Problem: Your copy should contain exactly the lines from the one that holds "From point 129,249" through the end of the material, reproduced as written, with no pictures.

%%

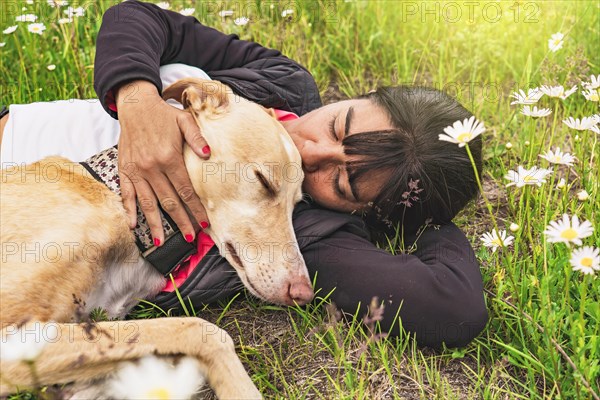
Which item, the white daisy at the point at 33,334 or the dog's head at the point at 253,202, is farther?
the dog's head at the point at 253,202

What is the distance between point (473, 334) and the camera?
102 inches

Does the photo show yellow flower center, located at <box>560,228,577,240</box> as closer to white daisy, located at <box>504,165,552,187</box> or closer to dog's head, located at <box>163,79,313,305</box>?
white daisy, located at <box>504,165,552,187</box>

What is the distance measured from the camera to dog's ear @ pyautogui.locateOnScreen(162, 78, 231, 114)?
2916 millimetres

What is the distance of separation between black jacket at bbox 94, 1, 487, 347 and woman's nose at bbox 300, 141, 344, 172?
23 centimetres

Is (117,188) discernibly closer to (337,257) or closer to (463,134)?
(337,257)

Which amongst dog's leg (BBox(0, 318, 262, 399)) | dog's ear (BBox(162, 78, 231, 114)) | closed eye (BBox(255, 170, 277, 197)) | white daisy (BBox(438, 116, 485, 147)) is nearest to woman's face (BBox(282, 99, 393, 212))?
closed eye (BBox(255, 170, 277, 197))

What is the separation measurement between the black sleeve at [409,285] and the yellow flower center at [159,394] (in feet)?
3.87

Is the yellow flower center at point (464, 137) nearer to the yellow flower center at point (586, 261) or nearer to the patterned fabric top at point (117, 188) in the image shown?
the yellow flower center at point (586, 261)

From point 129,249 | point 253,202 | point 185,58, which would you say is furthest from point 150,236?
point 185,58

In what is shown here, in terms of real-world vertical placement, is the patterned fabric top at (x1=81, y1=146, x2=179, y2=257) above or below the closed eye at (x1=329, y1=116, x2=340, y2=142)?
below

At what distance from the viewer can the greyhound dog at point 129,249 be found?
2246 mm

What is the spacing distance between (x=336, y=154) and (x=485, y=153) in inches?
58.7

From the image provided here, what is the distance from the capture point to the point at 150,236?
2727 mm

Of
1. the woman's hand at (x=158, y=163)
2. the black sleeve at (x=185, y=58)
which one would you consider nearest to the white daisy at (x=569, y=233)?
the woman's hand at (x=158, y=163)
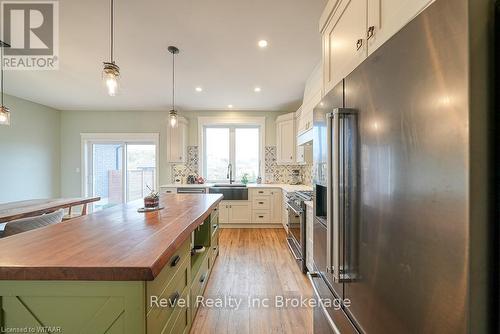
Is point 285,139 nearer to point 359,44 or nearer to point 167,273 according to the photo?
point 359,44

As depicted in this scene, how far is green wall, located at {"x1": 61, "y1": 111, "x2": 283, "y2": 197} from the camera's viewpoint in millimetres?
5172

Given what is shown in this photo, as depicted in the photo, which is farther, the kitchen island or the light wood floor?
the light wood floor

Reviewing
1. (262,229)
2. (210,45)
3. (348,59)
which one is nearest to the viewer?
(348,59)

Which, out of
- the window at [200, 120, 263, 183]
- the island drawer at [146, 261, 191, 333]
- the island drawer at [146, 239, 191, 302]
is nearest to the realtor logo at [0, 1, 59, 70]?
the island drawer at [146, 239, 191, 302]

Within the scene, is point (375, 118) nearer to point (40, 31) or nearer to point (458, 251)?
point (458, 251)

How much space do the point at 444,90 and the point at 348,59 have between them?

%%

Answer below:
From point 129,249 | point 253,202 | point 185,58, which would you say is furthest from point 150,236?
point 185,58

In what is shown here, in terms of real-world vertical placement, is the patterned fabric top at (x1=81, y1=146, x2=179, y2=257) above or below the closed eye at (x1=329, y1=116, x2=340, y2=142)?
below

At what distance from the viewer can the greyhound dog at point 129,249 be found?
2246 mm

What is the spacing distance between (x=336, y=154) and (x=485, y=153) in inches?
58.7

From the image provided here, what is the distance from the capture point to the point at 150,236?
2727 mm

Of
1. the woman's hand at (x=158, y=163)
2. the black sleeve at (x=185, y=58)
which one would you consider nearest to the white daisy at (x=569, y=233)?
the woman's hand at (x=158, y=163)
Is point 285,139 nearer to point 359,44 or nearer to point 167,273 according to the photo?
point 359,44

As depicted in this scene, how far is green wall, located at {"x1": 61, "y1": 111, "x2": 283, "y2": 197} from the camera's viewpoint in millimetres?
5172

Given what is shown in this photo, as depicted in the photo, which is farther, the kitchen island or the light wood floor?
the light wood floor

Reviewing
1. (262,229)
2. (210,45)
3. (348,59)
which one is nearest to the viewer?
(348,59)

Which, out of
- the window at [200, 120, 263, 183]
- the island drawer at [146, 261, 191, 333]
- the island drawer at [146, 239, 191, 302]
is nearest to the realtor logo at [0, 1, 59, 70]?
the island drawer at [146, 239, 191, 302]

Within the scene, is point (375, 118) nearer to point (40, 31) or nearer to point (458, 251)?
point (458, 251)

How much space do the point at 444,90 and the point at 348,59 have between them?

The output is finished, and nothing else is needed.